## Excerpt to read

_ _ _

Principal Site Reliability Engineer | mailkube - Modern Email Infrastructure for Developers

About the Role

The Principal Site Reliability Engineer owns the reliability posture of mailkube’s entire production platform. This is a senior individual-contributor role with broad organisational influence — you’ll define how we build, operate, and scale infrastructure across the company.

You’ll work directly with engineering leadership to set the technical direction for observability, incident management, and capacity planning. You’re the person who sees the system as a whole and keeps it healthy as we grow.

What You’ll Do

Own the SLO/SLI framework across all production services and drive adoption with product engineering teams
Design and operate multi-region, high-availability infrastructure for email delivery at scale
Lead the incident response programme: on-call rotations, blameless postmortems, runbook culture
Drive infrastructure-as-code practices with Terraform across AWS and GCP
Define the observability stack — metrics, logs, traces — and ensure every service is instrumented correctly
Mentor and grow a team of SREs; set technical standards and review architecture decisions
Partner with security on hardening, compliance, and threat modelling

What We’re Looking For

8+ years of infrastructure or SRE experience, with at least 3 in a senior or staff-level role
Deep expertise with Kubernetes in production (multi-cluster, multi-region)
Strong IaC background — Terraform required, Pulumi a bonus
Hands-on experience with a major cloud provider (AWS preferred, GCP experience valued)
Solid observability experience: Prometheus, Grafana, OpenTelemetry, distributed tracing
Strong scripting and automation skills in Python and/or Go
Proven incident response leadership — you’ve owned major incidents end-to-end
Network fundamentals: DNS, TLS, BGP, CDN/edge routing

Nice to Have

Experience with email infrastructure (SMTP, deliverability, SPF/DKIM/DMARC)
Familiarity with eBPF-based networking or observability tooling
Security certifications or formal training in threat modelling

What We Offer

Fully remote, async-first — work from anywhere
Competitive base salary + equity
Annual learning & conference budget
Home office stipend
Flexible working hours, no core hours required

_ _ _

## Using the information
- 1) Translate this sentence from the job posting into Spanish: "You’re the person who sees the system as a whole and keeps it healthy as we grow."
- 2) Reproduce the part of the job posting starting at "What We’re Looking" and ending at "(SMTP, deliverability, SPF/DKIM/DMARC)".

## Stored data
_ _ _

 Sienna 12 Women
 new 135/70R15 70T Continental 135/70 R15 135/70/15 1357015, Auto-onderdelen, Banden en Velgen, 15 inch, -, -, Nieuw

_ _ _

## Task answers
- 1) Eres la persona que ve el sistema en su conjunto y lo mantiene en buen estado a medida que crecemos.

- 2)
What We’re Looking For

8+ years of infrastructure or SRE experience, with at least 3 in a senior or staff-level role
Deep expertise with Kubernetes in production (multi-cluster, multi-region)
Strong IaC background — Terraform required, Pulumi a bonus
Hands-on experience with a major cloud provider (AWS preferred, GCP experience valued)
Solid observability experience: Prometheus, Grafana, OpenTelemetry, distributed tracing
Strong scripting and automation skills in Python and/or Go
Proven incident response leadership — you’ve owned major incidents end-to-end
Network fundamentals: DNS, TLS, BGP, CDN/edge routing

Nice to Have

Experience with email infrastructure (SMTP, deliverability, SPF/DKIM/DMARC)